- Task brief
Reproduce the concert review from "The Truehearts, a" up to and including "off the festivities.".

- Selected text
• • • •

The Truehearts, a duo I had seen a few years ago stepped up next.  Having seen them as a more stripped down unit I was surprised as person after person walked onto the stage.  They had a full band complete with a trumpet player, who oddly enough, was apparently the secret spice they may have needed all along.  The tribal drumming mixed with a New Orleans/ swampy bayou kinda groove drove the opening track and I was right in the palm of their hands as I went from mildly interested to enthralled.  Steve McWilliams & Debra Buonaccorsi have a great chemistry and their voices can either blend together nicely or stand alone with equal effect. There were elements of damn near everything throughout their songs but it all felt natural and unforced.  Big props to Dawson as the showcase was curated very well and I couldn’t think of a better way to kick off the festivities.

I left as the final notes were still in the air for a garden party where a parade of acoustic duos played for a backyard/sideyard full of people. Outside of singer/songwriter Edan Archer who has a captivating voice and absolutely owned the big shiny electric guitar she was playing, the remaining artists collectively put on a fine if not particularly compelling showcase and I called it a night soon after.  I knew Thursday night was going to be a marathon and I have a corporate day job so I unfortunately could not stay out into the early am hours, at least not on the first night.

• • • •

- Data
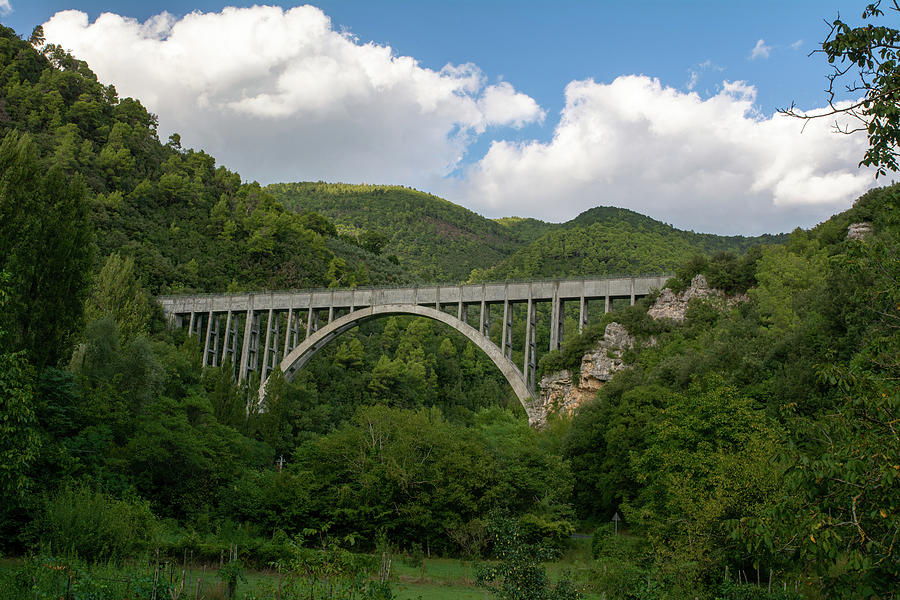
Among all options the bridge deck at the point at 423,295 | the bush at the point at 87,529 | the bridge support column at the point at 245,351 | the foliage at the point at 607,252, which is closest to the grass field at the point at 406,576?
the bush at the point at 87,529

• • • •

- Task output
The Truehearts, a duo I had seen a few years ago stepped up next.  Having seen them as a more stripped down unit I was surprised as person after person walked onto the stage.  They had a full band complete with a trumpet player, who oddly enough, was apparently the secret spice they may have needed all along.  The tribal drumming mixed with a New Orleans/ swampy bayou kinda groove drove the opening track and I was right in the palm of their hands as I went from mildly interested to enthralled.  Steve McWilliams & Debra Buonaccorsi have a great chemistry and their voices can either blend together nicely or stand alone with equal effect. There were elements of damn near everything throughout their songs but it all felt natural and unforced.  Big props to Dawson as the showcase was curated very well and I couldn’t think of a better way to kick off the festivities.